Are self-driving cars safe for our cities? - Curbed

Are autonomous vehicles safe?

In 2009, Google launched its self-driving project focusing on saving lives and serving people with disabilities. In a 2014 video, Google showed blind and elderly riders climbing into its custom-designed autonomous vehicles, part of the company’s plan to “improve road safety and help lots of people who can’t drive.”

Although there were several self-driving projects in the country at the time, many being developed by government agencies or university labs, Google’s project differentiated itself by being public-facing. The goal was not to build cars—although Google did build its own testing prototypes—but to create a self-driving service that would help regular people get around.

Google began testing its vehicles on public streets the very same year the project launched.

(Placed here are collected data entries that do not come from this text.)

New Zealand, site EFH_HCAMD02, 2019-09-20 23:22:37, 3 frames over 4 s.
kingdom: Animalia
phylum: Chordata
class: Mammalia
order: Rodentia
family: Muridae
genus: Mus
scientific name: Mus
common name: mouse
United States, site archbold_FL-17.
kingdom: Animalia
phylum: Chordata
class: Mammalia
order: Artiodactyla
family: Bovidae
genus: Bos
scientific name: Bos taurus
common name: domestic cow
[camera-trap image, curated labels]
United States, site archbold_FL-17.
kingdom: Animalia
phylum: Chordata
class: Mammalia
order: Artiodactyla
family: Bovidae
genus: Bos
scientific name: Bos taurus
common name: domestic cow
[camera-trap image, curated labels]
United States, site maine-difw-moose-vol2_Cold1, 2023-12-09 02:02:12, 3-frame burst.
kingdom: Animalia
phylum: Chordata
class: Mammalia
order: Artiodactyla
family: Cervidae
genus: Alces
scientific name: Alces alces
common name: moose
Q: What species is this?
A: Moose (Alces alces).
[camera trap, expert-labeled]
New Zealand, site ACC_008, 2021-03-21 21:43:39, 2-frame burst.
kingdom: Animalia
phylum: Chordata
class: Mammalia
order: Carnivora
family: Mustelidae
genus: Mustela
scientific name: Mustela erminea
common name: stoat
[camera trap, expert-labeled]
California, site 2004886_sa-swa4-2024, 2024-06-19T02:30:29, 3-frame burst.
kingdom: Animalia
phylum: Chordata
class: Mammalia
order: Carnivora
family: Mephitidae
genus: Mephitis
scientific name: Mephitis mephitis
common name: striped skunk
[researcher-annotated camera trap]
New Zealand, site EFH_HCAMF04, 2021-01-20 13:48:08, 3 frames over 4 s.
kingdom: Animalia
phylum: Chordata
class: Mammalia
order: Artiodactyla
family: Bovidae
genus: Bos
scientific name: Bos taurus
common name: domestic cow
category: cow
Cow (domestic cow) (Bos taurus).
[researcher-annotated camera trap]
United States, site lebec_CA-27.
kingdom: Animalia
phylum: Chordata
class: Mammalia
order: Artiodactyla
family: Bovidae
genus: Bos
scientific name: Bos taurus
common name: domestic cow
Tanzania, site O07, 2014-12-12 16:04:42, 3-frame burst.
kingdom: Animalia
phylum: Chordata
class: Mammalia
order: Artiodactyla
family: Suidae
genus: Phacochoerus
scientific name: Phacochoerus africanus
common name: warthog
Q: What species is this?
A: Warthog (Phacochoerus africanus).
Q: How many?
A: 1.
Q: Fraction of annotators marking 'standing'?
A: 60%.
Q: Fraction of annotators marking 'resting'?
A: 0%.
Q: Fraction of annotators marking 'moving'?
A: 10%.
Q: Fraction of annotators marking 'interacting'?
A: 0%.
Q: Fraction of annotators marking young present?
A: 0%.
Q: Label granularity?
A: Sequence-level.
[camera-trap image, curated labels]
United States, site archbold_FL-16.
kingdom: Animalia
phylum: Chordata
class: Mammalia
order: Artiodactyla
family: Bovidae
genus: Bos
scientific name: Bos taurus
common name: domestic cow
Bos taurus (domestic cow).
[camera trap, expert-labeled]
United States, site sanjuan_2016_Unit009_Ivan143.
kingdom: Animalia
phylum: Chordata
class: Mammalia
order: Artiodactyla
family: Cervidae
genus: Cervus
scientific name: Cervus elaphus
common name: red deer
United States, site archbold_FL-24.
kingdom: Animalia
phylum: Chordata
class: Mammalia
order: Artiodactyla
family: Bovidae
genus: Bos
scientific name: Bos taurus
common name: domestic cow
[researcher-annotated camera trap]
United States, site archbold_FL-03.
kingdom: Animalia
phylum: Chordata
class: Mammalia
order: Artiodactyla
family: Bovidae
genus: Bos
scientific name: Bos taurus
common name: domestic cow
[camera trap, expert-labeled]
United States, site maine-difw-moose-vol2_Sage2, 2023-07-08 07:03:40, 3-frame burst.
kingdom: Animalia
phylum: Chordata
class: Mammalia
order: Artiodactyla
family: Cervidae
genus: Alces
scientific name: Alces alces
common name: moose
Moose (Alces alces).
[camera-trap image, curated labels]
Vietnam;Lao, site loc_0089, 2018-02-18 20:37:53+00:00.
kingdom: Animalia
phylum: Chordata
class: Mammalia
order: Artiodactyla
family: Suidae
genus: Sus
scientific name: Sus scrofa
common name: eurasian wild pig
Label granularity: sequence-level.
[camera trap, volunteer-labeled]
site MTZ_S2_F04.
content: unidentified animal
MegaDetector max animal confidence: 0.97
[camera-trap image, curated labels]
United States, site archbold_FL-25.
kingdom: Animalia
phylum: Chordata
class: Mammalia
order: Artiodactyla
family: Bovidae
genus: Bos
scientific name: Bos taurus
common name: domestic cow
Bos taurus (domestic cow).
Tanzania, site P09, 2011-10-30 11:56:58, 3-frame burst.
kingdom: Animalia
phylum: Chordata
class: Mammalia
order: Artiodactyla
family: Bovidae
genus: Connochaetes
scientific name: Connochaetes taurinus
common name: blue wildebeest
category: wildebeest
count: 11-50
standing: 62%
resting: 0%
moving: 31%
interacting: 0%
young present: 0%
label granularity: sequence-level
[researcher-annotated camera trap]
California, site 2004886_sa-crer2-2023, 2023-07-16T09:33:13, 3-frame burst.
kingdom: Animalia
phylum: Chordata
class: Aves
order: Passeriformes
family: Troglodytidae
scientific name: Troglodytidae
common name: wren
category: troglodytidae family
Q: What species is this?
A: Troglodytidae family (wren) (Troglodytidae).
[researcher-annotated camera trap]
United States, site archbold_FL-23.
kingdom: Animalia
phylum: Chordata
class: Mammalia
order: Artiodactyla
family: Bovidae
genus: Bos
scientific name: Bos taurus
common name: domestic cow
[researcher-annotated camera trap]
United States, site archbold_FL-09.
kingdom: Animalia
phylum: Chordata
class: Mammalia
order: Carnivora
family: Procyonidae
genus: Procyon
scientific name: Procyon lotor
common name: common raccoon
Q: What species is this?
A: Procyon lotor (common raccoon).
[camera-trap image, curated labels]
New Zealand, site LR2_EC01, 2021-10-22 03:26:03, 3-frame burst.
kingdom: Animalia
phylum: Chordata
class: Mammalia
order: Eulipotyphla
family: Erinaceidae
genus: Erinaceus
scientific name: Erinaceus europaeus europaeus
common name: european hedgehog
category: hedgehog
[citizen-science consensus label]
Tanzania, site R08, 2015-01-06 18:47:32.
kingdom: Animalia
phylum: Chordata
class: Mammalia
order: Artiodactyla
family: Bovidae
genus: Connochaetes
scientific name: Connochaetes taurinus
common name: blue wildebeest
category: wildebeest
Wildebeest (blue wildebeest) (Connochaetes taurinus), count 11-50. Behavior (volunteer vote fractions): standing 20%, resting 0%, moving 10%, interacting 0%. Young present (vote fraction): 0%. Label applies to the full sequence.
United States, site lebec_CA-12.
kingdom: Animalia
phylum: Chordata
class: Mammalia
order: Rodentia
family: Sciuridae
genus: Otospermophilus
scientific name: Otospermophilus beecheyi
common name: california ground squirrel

With the reorganization of Google into its new parent company Alphabet, the self-driving program became its own entity, Waymo. Almost a decade later, Waymo remains the clear leader for safe self-driving miles on U.S. streets.

As of November 2019, Waymo had logged 10 million self-driven miles, making it the leader for self-driven miles on U.S. streets. That’s double the amount of miles Waymo had driven in February 2018. In July 2018, Waymo’s new electric Jaguar I-Paces vehicle hit the streets, in addition to its Chrysler Pacifica hybrid minivans.